# heater fan not spinning, 1983 280zx non-turbo



## Mizugori (Dec 4, 2004)

okay the heater fan almost never works in a 1983 280zx, non turbo. once in a while it will magically go but 9/10 times its not doing anything. where do i start? im very new, so please bare with me lol (or should it be 'bear', crap i dunno)


----------



## Zen31ZR (Mar 24, 2004)

Does the fan make noise when it does run? A squealing noise would indicate bad bearings, you'll need to replace the fan in that case. But just intermitent operation, is probably a bad switch or the wiring to or from the switch is loose.


----------



## Mizugori (Dec 4, 2004)

previous owner has suggested that he thinks it is the knob, and it would be like almost free to fix i'd just have to find one that fits at a junkyard or someplace similar. but i don't quite get what he means by that... i know im going to feel retarted when you explain it to me but, what could be wrong with the knob? if it turns it turns...what the hell did he mean...

no whining that i'm aware of.

thanks!


----------



## Zen31ZR (Mar 24, 2004)

Mizugori said:


> previous owner has suggested that he thinks it is the knob, and it would be like almost free to fix i'd just have to find one that fits at a junkyard or someplace similar. but i don't quite get what he means by that... i know im going to feel retarted when you explain it to me but, what could be wrong with the knob? if it turns it turns...what the hell did he mean...
> 
> no whining that i'm aware of.
> 
> thanks!


 The switch may be bad. The internal cylinder, which spins with the outter knob, alternately shunts power through various resistors, these reisistors is what regulates the fan speed. The final (fastest fan speed)position is usually a full 12 volts, and has no resistor. This position sometimes works when none of the others do, simply because it has no resistor to go bad or burn out.

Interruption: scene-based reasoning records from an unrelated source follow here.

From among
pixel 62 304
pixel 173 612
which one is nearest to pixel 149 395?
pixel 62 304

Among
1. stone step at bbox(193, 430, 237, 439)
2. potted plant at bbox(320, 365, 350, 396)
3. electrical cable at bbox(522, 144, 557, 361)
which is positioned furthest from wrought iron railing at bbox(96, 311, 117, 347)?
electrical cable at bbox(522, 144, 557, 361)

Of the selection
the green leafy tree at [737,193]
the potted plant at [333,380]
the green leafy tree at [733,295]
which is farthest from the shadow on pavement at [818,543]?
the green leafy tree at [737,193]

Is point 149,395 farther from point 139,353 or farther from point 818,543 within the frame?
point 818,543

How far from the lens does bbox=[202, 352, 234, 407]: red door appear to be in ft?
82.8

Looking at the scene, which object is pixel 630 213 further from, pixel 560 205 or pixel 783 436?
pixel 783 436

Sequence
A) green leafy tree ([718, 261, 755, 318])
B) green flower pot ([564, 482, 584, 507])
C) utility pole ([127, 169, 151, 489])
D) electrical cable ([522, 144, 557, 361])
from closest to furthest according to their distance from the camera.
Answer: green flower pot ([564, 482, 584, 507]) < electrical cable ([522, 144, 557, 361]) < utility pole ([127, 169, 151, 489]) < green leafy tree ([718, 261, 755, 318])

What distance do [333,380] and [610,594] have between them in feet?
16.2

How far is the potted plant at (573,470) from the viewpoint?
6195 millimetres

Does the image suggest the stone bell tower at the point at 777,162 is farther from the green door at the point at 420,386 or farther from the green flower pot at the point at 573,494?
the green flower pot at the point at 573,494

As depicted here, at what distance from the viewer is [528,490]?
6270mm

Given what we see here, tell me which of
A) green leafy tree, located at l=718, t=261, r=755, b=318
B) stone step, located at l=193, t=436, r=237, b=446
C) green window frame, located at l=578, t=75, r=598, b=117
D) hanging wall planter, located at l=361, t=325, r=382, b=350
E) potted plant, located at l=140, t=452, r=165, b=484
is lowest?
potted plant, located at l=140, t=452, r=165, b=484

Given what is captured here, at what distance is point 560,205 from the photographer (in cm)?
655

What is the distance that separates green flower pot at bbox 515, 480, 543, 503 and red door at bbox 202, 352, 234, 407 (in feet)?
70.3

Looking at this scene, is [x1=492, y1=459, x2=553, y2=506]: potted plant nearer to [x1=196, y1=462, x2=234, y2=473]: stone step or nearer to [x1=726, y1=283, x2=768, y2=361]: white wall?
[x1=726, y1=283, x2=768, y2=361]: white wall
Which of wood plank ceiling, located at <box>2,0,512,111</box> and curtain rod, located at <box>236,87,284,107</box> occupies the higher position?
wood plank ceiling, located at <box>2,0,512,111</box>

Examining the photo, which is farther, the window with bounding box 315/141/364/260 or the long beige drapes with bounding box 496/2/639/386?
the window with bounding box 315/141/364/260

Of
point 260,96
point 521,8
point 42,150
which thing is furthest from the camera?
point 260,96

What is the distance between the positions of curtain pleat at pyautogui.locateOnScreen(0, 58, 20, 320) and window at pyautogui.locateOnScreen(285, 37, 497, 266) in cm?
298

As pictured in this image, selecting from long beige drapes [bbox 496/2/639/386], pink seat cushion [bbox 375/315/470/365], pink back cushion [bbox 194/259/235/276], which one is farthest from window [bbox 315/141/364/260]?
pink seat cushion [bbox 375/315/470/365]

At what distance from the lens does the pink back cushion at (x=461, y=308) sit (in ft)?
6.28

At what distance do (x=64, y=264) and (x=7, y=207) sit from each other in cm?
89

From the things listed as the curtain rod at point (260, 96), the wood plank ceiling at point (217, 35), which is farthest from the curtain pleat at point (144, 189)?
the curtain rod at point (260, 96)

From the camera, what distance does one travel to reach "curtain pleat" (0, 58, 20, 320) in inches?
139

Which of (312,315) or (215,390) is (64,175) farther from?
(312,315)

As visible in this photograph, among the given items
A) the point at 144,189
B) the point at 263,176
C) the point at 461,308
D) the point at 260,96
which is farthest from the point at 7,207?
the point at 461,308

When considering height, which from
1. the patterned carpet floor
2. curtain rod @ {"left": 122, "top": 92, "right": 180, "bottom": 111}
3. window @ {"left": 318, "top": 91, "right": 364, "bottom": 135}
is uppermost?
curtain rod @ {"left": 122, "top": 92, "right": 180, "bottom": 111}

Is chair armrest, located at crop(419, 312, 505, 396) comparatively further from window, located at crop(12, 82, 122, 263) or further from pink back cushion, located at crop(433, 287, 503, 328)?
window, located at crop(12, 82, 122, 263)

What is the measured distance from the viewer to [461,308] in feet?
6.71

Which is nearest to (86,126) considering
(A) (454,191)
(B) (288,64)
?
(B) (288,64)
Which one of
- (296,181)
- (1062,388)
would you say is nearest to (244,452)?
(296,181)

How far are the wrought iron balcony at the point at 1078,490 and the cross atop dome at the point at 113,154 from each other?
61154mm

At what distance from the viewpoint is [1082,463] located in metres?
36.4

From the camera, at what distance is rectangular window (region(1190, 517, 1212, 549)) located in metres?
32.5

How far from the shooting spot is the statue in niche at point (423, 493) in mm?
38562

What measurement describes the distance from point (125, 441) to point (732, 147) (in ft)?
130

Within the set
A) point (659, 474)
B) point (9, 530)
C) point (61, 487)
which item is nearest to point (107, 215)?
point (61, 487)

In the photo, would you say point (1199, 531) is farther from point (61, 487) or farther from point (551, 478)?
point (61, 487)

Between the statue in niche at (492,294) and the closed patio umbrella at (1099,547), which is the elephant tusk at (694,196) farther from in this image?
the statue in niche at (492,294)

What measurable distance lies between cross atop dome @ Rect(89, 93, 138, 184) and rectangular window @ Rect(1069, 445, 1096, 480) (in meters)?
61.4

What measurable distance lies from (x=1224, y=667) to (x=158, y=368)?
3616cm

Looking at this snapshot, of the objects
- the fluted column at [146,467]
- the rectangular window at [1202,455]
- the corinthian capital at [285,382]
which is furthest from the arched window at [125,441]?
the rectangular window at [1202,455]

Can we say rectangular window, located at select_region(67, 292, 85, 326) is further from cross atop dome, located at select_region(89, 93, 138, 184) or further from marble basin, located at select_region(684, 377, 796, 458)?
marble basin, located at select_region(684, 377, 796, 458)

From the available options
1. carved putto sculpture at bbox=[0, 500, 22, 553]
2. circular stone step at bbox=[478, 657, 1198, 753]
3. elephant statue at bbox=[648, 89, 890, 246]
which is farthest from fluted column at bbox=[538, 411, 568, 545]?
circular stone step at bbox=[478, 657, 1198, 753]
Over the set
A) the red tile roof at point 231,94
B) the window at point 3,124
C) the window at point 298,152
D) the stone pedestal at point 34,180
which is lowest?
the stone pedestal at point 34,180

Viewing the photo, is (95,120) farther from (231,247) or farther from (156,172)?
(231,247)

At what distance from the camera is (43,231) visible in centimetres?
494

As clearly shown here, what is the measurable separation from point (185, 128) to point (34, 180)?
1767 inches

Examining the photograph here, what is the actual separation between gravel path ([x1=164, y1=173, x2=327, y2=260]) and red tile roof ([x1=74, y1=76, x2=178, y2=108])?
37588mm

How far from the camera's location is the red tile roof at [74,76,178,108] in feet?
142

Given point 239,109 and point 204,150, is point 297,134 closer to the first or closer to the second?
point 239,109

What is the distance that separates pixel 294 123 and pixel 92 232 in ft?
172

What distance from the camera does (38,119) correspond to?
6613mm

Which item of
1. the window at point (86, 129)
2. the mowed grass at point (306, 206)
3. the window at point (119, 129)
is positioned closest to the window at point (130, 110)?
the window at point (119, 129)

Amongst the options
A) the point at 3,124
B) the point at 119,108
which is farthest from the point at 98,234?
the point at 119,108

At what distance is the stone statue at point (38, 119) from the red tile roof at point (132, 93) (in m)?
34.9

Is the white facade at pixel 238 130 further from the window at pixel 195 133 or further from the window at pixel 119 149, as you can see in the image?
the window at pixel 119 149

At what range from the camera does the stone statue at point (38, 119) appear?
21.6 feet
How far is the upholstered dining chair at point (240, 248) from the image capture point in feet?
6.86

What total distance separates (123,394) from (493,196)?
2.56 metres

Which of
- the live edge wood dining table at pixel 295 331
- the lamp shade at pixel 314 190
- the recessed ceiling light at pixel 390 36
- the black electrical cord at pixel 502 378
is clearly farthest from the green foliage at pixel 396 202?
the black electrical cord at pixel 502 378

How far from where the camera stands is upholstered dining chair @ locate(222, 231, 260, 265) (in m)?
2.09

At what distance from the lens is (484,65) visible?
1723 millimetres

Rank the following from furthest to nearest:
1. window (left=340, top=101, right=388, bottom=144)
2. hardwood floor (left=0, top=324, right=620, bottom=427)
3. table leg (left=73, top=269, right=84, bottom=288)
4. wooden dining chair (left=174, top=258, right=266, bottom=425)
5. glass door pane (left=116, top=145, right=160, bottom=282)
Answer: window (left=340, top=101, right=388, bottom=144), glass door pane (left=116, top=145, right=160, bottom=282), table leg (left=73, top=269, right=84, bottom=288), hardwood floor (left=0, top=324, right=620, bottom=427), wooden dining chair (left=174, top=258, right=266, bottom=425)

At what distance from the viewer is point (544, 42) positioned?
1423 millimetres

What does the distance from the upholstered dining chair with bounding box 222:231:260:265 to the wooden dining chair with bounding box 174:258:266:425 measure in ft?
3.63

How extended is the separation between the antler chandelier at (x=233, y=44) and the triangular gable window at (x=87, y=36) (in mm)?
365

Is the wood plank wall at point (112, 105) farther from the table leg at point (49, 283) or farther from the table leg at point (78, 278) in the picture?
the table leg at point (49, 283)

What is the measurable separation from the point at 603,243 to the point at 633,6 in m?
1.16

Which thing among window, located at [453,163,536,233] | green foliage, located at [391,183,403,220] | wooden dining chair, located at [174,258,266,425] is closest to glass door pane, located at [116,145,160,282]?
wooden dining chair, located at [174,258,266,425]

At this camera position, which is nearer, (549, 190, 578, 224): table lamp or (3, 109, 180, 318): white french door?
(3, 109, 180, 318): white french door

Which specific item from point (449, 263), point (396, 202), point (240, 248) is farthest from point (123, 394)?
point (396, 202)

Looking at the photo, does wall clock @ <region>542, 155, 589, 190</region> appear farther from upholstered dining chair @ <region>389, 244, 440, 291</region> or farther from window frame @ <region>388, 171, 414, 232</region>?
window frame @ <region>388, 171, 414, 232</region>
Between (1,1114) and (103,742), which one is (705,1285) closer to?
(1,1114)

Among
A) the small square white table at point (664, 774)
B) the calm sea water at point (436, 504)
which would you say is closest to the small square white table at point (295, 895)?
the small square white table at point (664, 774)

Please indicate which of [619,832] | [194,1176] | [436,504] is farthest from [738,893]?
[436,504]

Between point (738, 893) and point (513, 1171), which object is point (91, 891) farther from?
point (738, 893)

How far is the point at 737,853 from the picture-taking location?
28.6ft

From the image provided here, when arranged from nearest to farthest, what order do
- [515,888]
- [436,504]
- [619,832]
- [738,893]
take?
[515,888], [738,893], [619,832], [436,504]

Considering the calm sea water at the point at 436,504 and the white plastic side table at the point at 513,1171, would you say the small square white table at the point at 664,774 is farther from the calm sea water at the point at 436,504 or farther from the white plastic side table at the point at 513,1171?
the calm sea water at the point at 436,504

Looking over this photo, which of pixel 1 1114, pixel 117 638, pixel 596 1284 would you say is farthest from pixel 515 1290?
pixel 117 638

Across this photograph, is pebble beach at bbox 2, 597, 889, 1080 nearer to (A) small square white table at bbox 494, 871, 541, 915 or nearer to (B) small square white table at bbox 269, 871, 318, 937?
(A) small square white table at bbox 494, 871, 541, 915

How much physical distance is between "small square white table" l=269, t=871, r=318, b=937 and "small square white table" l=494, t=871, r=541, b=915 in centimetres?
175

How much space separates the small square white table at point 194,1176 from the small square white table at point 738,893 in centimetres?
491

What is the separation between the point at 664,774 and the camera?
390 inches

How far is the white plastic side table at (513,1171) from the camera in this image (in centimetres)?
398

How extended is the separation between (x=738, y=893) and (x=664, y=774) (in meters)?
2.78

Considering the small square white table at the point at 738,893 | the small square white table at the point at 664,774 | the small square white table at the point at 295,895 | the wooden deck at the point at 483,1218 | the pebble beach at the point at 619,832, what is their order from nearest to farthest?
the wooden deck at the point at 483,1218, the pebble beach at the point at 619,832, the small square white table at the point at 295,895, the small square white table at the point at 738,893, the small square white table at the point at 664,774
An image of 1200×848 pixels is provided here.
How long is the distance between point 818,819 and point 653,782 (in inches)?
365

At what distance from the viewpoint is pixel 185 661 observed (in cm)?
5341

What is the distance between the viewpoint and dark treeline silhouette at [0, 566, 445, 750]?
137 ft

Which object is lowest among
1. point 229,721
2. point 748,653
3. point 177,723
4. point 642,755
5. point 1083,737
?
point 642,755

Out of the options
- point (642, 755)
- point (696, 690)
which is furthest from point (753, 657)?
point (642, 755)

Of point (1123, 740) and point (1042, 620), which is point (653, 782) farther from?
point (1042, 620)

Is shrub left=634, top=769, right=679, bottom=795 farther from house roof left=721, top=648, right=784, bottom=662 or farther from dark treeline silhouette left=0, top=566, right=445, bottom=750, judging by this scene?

What happens some of the time is the little contact points on the internal part of the switch go bad, won't conduct electricty to the resistors anymore, could be for an infinite variaty of reasons, just wear and old age being the biggest one.


----------



## Mizugori (Dec 4, 2004)

ohhhh...and all this time, i thought it was just flipping little switches on and off lol how inefficient my version would be... okay that makes sense. is this something i can maybe order or do i have to go looking through junkyards


----------



## Zen31ZR (Mar 24, 2004)

Mizugori said:


> ohhhh...and all this time, i thought it was just flipping little switches on and off lol how inefficient my version would be... okay that makes sense. is this something i can maybe order or do i have to go looking through junkyards


Could be an either or. Some places on the net probably still carry parts like that. Probably easier just to go to a junkyard. If you can, try to find a place you can pull your own parts out, stuff is insanely cheap there. Also, as nice place I found on the net: Carpart.com


----------



## Mizugori (Dec 4, 2004)

thanks, and a kick-ass site


----------